A recent US News article points out that at the elementary level there is a “a large sense of wondering how the world works”. As kids move into middle and high school that goes away - and the reasons are varied.

One perception amongst young students is that science is “nerdy”

Students - especially girls - lack role models. The expenses associated with learning STEM both inside and outside of school make it difficult for the average family to encourage their children to continue with science.

School districts have definitely stepped up the efforts - whether it is distributing STEM kits to students or participating in the annual “Hour of Code” campaign started by tech giants like Microsoft and Facebook.

But all of this doesn’t address the fundamental reasons - how to make STEM learning simple, practical, affordable, accessible and most of all integrate it easily into the everyday routines and lives of students at home and school, which is what we have aimed to do through our program.

One of the problems with STEM proliferation that we noticed is that students in low income schools do not have easy access to STEM based programs and resources. Since 2015 TTC has collaborated with several agencies that run after-care centers on school campuses in low income schools to bring our program to their students. Students are offered our program free of cost and an opportunity to discover the practical side of science and possibly motivate them to pursue that as a career option.

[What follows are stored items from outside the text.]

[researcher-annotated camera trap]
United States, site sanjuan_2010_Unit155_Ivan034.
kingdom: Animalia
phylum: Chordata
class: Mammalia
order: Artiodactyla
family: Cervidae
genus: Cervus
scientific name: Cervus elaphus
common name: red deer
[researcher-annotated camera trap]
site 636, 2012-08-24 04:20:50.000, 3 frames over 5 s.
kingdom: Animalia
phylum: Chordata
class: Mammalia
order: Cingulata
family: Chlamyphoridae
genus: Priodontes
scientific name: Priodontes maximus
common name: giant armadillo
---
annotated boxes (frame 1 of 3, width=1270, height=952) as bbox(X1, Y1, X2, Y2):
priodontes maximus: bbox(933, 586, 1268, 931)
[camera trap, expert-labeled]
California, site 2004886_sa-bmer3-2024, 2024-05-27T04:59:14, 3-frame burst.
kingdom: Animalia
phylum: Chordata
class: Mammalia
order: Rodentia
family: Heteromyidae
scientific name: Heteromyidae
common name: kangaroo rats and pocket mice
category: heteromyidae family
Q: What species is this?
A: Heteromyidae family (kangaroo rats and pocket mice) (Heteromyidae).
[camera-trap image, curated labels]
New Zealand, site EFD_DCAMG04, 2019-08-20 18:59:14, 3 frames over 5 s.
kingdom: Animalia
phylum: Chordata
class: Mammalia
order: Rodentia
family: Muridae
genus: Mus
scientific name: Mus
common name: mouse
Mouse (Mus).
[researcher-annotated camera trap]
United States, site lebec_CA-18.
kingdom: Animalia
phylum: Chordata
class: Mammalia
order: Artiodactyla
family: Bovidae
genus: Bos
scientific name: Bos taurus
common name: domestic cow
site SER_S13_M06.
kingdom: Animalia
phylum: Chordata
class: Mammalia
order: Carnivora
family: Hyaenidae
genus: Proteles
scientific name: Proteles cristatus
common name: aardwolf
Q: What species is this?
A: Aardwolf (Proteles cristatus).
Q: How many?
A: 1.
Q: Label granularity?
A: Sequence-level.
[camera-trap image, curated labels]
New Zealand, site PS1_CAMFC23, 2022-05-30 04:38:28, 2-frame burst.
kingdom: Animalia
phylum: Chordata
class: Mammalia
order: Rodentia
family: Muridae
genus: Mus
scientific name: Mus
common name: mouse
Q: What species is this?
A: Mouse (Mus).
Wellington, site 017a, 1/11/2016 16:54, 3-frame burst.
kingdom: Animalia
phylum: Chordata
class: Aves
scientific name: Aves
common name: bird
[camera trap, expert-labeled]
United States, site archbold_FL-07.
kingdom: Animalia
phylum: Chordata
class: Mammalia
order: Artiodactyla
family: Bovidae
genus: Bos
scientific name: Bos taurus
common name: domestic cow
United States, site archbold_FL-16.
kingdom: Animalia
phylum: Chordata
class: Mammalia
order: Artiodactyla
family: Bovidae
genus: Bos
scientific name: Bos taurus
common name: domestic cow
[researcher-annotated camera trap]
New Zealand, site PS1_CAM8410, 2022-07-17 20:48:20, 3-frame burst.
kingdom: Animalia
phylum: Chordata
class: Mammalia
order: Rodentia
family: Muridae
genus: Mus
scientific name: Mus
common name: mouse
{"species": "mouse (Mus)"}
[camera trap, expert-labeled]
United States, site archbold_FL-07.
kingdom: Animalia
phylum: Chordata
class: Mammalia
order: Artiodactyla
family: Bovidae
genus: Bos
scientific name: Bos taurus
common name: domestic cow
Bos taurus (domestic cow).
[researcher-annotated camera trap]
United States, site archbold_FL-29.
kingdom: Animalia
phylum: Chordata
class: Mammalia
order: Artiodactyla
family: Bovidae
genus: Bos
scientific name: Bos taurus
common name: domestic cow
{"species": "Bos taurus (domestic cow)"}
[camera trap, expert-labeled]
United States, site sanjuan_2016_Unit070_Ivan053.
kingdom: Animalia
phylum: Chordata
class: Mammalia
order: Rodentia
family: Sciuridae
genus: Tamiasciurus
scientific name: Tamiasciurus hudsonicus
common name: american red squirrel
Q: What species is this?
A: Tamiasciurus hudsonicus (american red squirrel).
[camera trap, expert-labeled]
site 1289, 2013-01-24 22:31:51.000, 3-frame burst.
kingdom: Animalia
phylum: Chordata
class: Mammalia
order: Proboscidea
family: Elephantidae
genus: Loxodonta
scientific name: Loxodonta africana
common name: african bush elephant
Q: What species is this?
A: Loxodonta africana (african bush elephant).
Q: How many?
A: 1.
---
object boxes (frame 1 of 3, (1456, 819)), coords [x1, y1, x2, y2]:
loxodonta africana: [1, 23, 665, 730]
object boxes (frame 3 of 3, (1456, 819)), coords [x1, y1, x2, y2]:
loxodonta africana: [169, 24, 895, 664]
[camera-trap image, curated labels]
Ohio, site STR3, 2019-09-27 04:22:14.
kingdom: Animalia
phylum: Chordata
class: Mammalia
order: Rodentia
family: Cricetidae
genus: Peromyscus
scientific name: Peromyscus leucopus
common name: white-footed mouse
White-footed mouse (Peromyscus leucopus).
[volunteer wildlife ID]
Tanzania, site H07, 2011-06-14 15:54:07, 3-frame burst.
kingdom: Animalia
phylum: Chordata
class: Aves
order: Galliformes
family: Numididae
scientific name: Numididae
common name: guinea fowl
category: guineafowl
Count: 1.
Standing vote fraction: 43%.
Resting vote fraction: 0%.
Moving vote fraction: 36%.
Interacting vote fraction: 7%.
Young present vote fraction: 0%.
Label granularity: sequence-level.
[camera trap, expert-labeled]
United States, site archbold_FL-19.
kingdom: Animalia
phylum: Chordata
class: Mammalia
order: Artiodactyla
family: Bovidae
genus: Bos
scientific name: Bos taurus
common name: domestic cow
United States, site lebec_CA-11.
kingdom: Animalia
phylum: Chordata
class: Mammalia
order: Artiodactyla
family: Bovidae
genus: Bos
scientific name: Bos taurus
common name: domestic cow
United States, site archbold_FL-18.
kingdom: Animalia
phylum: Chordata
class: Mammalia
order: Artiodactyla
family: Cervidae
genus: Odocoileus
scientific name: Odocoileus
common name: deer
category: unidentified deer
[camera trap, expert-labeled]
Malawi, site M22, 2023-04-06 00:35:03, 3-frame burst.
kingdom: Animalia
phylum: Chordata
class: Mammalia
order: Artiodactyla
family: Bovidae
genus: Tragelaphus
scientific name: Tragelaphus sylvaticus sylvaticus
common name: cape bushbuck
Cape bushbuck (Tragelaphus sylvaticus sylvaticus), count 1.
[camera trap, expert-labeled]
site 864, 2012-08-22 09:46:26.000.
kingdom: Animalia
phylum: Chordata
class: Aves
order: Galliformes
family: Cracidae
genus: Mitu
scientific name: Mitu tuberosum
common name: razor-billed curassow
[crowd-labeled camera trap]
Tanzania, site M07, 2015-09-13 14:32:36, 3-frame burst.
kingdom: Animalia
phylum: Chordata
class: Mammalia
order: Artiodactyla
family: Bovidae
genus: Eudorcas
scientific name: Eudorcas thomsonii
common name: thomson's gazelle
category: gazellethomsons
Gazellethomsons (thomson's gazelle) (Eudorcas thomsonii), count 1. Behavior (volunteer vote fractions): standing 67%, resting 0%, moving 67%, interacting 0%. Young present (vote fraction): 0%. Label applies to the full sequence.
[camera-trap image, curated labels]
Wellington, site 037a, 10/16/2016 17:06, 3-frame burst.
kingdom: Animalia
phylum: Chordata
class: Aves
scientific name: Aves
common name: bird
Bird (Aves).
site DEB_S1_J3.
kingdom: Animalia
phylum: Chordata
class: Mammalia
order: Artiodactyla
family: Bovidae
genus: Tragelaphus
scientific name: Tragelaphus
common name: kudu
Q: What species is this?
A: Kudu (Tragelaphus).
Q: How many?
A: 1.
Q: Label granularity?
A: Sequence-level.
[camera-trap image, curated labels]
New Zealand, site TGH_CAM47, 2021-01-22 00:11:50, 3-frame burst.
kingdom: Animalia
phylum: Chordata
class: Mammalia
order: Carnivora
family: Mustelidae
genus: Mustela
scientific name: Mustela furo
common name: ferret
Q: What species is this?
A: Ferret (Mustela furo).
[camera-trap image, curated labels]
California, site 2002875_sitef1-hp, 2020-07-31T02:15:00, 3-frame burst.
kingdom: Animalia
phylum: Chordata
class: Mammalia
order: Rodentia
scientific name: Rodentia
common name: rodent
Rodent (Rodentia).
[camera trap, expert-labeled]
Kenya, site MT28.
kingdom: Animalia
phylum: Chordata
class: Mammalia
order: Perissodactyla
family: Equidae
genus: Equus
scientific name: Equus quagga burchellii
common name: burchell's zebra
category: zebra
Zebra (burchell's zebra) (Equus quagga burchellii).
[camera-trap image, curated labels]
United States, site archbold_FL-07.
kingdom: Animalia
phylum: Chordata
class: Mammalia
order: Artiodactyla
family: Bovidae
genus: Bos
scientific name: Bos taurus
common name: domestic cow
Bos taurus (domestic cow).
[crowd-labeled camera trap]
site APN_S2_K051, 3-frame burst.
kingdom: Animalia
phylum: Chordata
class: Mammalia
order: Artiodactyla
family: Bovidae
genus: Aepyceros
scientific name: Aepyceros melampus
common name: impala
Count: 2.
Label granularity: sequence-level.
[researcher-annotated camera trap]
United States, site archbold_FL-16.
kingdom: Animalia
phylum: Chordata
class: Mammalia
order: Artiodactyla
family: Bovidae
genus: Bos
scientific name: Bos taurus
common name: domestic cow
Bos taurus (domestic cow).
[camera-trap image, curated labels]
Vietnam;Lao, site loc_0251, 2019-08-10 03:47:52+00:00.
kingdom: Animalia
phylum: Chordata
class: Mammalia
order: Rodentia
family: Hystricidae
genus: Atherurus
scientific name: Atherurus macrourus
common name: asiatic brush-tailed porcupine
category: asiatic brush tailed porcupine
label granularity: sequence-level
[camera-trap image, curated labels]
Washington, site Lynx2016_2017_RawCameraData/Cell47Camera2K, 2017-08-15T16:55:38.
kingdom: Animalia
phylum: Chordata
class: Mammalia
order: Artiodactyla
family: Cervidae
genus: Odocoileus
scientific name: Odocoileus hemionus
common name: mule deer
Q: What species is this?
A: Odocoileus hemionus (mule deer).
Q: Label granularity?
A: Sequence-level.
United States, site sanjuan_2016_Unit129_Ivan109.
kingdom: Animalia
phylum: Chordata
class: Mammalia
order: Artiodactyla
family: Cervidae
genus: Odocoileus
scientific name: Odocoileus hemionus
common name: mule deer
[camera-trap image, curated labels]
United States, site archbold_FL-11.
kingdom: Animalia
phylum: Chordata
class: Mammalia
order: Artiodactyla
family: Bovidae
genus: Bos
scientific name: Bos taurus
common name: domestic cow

We have also run a pilot program that integrated our classes into the school day at Venetia Valley Elementary School in San Rafael. For three years, each student from K-5th grade received one hour of robotics enrichment once a week. The experiment was highly successful  - it was hugely popular with not just the students but every single class teacher gave us consistent feedback that having such a program during the school day helped the students tremendously.

The pandemic brought about challenges - our program so far was always in person because the kit that we used from LEGO was not easily available and too expensive for the average family to own. So we sought out a more affordable option and were pleasantly surprised to discover that as a company we were able to successfully pivot and create moving models using another product called Circuit Cubes and far fewer LEGO bricks than our original kit. Using this kit we could now hold Robotics classes online - and were able to once again offer our classes as part of the school day to all K-3rd grade students in the Lake Oswego School District in Oregon virtually for 6 weeks!

Ten years of creating a curriculum, teaching, training and offering our classes in so many different demographics across 3 states and over 50 schools, has been a wonderful journey of discovery into how young children learn, think, play, create and are eager to discover new worlds of science.

This has led us to the next stage in the life cycle of Tiny Techs - our own product! We spent two years designing and manufacturing a motorized power hub that is compact , simple yet versatile to allow for unlimited building opportunities using model designs uploaded to our website. Introducing ViNee - the next generation robot toy that is much more than just a toy!

Vinee is the culmination of all our experiences of teaching and designing robot models that are best suited for young learners. Our goal in launching this product is to offer parents, children, school and enrichment teachers an affordable, versatile, scalable learning tool that will not just complement STEM education but become an invaluable asset in supporting fundamental science learning in a hands-on project based manner. We plan on creating a community using our website which will have an extensive gallery of designs to encourage, motivate and ignite a child’s interest and curiosity in how things move!